A sinister development of internal jugular venous thrombosis is retrograde propagation to involve cranial sinuses including the cavernous sinus8,39 or sigmoid sinus.46

Cardiovascular complications

Despite the occurrence of persistent bacteraemia in patients with classical Lemierre’s syndrome, endocarditis is exceptionally unusual.22 Occasional cases of pericarditis are reported.21 Similarly despite the severity and extent of the sepsis, septic shock requiring inotropic support is unusual (table 1).

Renal complications

For an infection associated with such severe sepsis, renal complications are remarkably uncommon. Acute renal failure requiring renal replacement therapy occurs in less than 5% of cases.8,10 Case reports have described renal abscess,25 glomerulonephritis,47 and haemolytic uraemic syndrome.48

Haematological complications

Mild thrombocytopenia is not unusual.49 Laboratory evidence of disseminated intravascular coagulation (DIC) is relatively common,5 but clinically significant DIC is much less common40,50,51 being reported in 0%–9% in various series (table 1). DIC is occasionally severe enough to cause spontaneous bleeding50 and peripheral ischaemia and gangrene.51 One case of bilateral forefoot gangrene secondary to sepsis combined with effects of vasoconstrictor therapy was reported.52

DIFFERENTIAL DIAGNOSIS

For a syndrome that is so characteristic, it is remarkable how often the diagnosis is missed until an anaerobic Gram negative rod is isolated from blood culture or other sterile site. There are several contributory factors. Thus many clinicians and even medical microbiologists have never seen a case and secondly the protean manifestations of the septic emboli can distract clinicians from the initial oropharyngeal sepsis. In addition the cases can present to a wide variety of specialties, including general medicine, otorhinolaryngology, orthopaedics, general surgery, and neurosurgery.

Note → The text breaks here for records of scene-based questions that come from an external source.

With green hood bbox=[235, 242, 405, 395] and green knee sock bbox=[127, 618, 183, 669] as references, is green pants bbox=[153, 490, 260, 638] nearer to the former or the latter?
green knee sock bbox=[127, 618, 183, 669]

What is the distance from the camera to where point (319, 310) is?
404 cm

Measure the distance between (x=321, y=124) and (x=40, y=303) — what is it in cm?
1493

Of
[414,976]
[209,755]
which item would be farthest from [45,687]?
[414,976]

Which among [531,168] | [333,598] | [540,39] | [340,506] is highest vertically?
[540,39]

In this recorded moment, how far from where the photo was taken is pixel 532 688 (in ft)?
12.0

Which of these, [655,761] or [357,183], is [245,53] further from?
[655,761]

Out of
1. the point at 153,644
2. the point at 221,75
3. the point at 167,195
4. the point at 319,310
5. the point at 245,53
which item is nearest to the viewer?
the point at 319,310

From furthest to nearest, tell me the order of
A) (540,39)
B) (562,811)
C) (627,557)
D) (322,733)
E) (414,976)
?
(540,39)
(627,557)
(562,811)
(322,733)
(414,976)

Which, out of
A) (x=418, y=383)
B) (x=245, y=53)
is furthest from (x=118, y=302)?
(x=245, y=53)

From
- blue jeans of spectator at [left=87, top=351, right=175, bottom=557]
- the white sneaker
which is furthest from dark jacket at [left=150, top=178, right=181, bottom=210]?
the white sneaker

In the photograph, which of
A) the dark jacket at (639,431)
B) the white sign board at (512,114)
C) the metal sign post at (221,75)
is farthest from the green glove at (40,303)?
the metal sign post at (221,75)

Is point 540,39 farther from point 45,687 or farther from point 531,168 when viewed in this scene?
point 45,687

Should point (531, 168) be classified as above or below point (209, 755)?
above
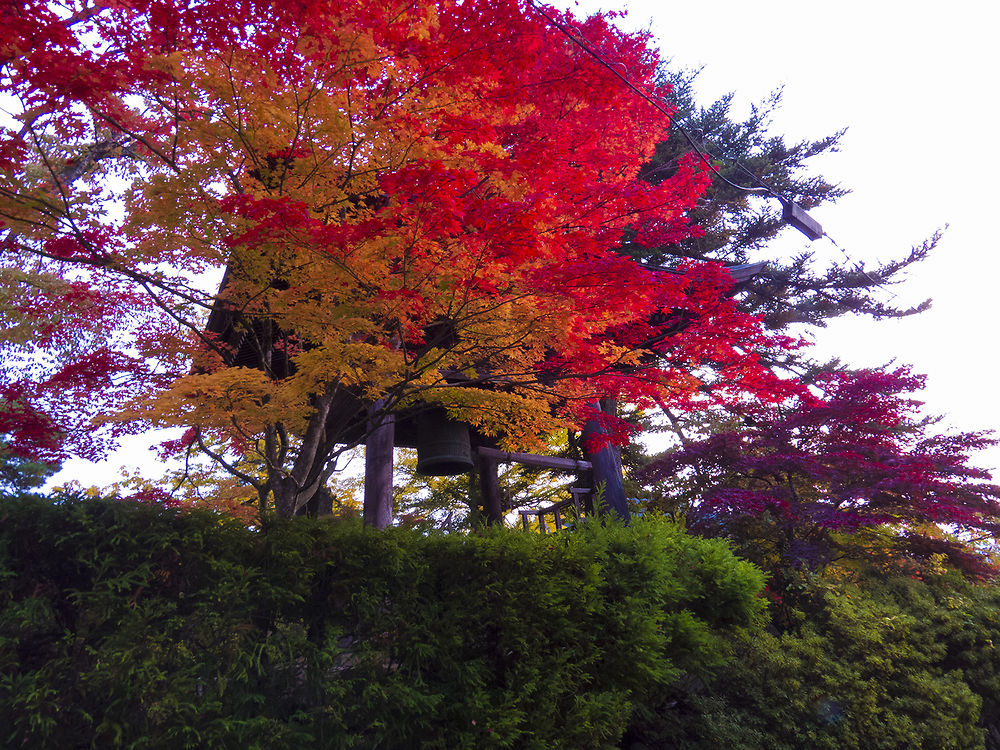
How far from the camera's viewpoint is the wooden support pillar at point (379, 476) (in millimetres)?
7305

Many case reports describe how even at the stage of hospital admission, viral pharyngitis was the clinical diagnosis. The high C-reactive protein present in Lemierre’s syndrome16 should readily eliminate uncomplicated viral infection.

Box 3: Differential diagnosis of Lemierre’s syndrome

  • Viral pharyngitis.

  • Infectious mononucleosis.

  • Leptospirosis.

  • Acute bacterial pneumonia.

  • Atypical pneumonia.

  • Aspiration pneumonia.

  • Staphylococcal endocarditis/pneumonia.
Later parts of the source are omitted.